- **BRANO PROPOSTO**:
◇ ◇ ◇ ◇
La vita di Salvatore Cambosu scrittore

Si cimentò in tutti i campi della scrittura, dalla narrativa al giornalismo e, se numerose sono le pagine edite, non meno risultano essere quelle private, frutto di un impegno più che assiduo, come dimostrano i tanti quaderni che ha lasciato ai familiari, nei quali, con calligrafia minuta, annotava appunti su materiale di vita eterogeneo.

L’attività di pubblicista fu davvero intensa. Oltre ad aver scritto su “Ichnusa” di Antonio Pigliaru, “Omnibus”, “Il Ponte”, “Nord e Sud”, “Il tempo” e in altre riviste ancora, isolane e non, per quasi un trentennio collaborò con “L’Unione Sarda”. Sul quotidiano cagliaritano uscirono diversi reportage a suo nome (fra i quali ricordiamo in particolare Come il diavolo a Orgosolo si farà frate che, dedicato al banditismo, sarà pubblicato di spalla e in prima pagina, fra il febbraio e il marzo del ’54) e, oltre al romanzo Il carro, vennero diffusi molti dei racconti cambosiani (come Cardellino e il suo migliore amico, Il cinghialetto, Gli sposi alla festa, Il dono del calendario etc.) che, col tempo, diverranno celebri. Sempre sulle colonne de “L’Unione Sarda” nel Gazzetino delle lettere, rubrica settimanale dedicata ai libri, si occuperà di recensire testi talvolta non freschi di licenza, ma comunque efficaci nel comporre la ricca vetrina culturale che offriva ai lettori: dall’Isola dell’Angelo e altri racconti di Dessì al Diario di una maestrina della Giacobbe, da Saper leggere di Prezzolini a La lingua italiana d’oggi di Bruno Migliorini, solo per citarne alcuni.
◇ ◇ ◇ ◇
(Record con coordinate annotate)
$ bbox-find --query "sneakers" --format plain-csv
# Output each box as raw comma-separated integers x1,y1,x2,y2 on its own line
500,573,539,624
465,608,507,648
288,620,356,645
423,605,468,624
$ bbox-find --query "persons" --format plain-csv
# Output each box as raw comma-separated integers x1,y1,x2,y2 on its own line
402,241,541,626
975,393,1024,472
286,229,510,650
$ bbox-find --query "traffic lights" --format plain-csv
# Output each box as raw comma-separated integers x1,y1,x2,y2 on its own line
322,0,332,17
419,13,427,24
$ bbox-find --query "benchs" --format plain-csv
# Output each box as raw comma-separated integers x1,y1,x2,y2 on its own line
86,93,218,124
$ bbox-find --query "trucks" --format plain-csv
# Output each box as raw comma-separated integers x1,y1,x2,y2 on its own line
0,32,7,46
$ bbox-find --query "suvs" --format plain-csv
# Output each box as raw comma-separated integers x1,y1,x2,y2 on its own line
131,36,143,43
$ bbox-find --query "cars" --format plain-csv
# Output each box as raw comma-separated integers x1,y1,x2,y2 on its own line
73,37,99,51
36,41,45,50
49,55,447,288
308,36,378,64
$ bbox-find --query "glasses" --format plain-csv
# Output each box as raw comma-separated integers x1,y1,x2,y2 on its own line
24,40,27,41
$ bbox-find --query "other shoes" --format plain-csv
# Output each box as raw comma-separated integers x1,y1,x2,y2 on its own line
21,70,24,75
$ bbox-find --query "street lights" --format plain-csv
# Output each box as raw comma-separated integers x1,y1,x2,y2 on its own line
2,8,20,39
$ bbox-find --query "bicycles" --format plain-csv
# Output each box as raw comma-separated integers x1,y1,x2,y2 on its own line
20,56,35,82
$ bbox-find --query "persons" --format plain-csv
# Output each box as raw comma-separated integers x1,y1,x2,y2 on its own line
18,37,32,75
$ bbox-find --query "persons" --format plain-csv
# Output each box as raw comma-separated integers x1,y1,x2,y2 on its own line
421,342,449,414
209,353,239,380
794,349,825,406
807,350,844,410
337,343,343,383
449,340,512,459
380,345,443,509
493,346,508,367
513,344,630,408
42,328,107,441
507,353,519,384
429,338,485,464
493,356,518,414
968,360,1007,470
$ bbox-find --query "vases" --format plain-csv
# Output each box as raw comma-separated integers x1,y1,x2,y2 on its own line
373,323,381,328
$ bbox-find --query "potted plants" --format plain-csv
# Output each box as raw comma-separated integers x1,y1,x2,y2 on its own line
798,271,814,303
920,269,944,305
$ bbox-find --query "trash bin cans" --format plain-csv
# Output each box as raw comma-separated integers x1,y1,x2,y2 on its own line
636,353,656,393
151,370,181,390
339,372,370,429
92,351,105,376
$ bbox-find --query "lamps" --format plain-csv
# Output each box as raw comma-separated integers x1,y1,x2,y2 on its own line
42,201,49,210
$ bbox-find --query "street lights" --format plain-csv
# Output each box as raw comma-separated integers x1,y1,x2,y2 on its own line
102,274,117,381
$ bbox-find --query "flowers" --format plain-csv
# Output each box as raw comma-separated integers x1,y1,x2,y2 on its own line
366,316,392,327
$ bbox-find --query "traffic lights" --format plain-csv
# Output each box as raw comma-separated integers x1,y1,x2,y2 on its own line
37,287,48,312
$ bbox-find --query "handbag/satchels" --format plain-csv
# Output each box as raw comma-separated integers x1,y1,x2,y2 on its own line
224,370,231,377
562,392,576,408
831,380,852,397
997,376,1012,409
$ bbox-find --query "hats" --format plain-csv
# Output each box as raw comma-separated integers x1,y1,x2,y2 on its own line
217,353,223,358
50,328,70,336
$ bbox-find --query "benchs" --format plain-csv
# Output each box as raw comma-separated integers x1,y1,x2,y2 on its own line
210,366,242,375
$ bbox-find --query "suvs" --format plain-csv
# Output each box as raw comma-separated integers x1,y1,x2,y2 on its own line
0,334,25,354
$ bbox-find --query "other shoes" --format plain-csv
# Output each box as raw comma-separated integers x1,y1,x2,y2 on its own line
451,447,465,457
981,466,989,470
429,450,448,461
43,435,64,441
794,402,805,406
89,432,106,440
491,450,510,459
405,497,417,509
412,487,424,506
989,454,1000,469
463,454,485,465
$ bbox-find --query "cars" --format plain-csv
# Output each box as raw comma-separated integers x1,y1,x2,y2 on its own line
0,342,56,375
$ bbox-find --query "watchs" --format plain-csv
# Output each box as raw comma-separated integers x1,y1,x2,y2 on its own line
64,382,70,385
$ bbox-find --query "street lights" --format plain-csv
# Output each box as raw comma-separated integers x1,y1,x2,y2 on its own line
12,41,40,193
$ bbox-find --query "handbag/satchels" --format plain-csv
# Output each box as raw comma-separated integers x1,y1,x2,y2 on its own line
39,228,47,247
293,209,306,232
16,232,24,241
◇ ◇ ◇ ◇
- **OBIETTIVO A**: Ricopia senza modifiche le righe dell'elenco che vanno dall'inizio fino a quella contenente "286,229,510,650", entrambe incluse.
- **OBIETTIVO B**: Continua il brano sulla vita di Salvatore Cambosu a partire dall'ultima frase riportata.

- **RISPOSTA A**:
$ bbox-find --query "sneakers" --format plain-csv
# Output each box as raw comma-separated integers x1,y1,x2,y2 on its own line
500,573,539,624
465,608,507,648
288,620,356,645
423,605,468,624
$ bbox-find --query "persons" --format plain-csv
# Output each box as raw comma-separated integers x1,y1,x2,y2 on its own line
402,241,541,626
975,393,1024,472
286,229,510,650

- **RISPOSTA B**:
Oltre a quelli usciti su “L’Unione”, numerosi sono i racconti, solitamente brevi, che egli pubblicò nelle diverse testate alle quali diede il proprio contributo, come, ad esempio, L’inferno è venuto dopo e i Cinque racconti usciti entrambi nel 1946 su “Il Politecnico” di Vittorini, piuttosto che La storia verdadera di donno Donato su “S’Ischiglia” nel 1952. Senza scordare Processo alla città, Il circo, Il grattacielo e La paura di Alessio, apparsi, fra il ’59 e il ’61, su “Il Mondo” di Pannunzio.

Nel contempo che l’attività pubblicistica prendeva corpo, si pubblicano anche le sue opere principali: a circa vent’anni di distanza da Lo zufolo, romanzo dal sapore magico-fiabesco edito da La festa nel 1932, escono, entrambi per i tipi della Vallecchi, il notissimo Miele amaro nel 1954 e Il supramonte di Orgosolo nel 1955. La ristampa di quest’ultimo, un’indagine dal taglio propriamente giornalistico sul banditismo, nel 1988 sarà promossa dalla stessa Amministrazione comunale di Orotelli.

Con l’inedito Una stagione a Orolai partecipò, nel 1954, al Premio letterario “Grazia Deledda”, ottenendo, da una giuria formata da Moretti, Ciusa Romagna, Casnati, Ravegnani e Cottone, solo una segnalazione che ne infranse le speranze di vedersi pubblicare dalla casa editrice Mondadori. Il romanzo verrà comunque licenziato nel 1957 dall’Istituto di Propaganda Libraria di Milano, e nel 1992 sarà raccolto insieme all’inedito Una stagione a Tharros, nel volume Due stagioni in Sardegna curato per Marietti da Bruno Rombi.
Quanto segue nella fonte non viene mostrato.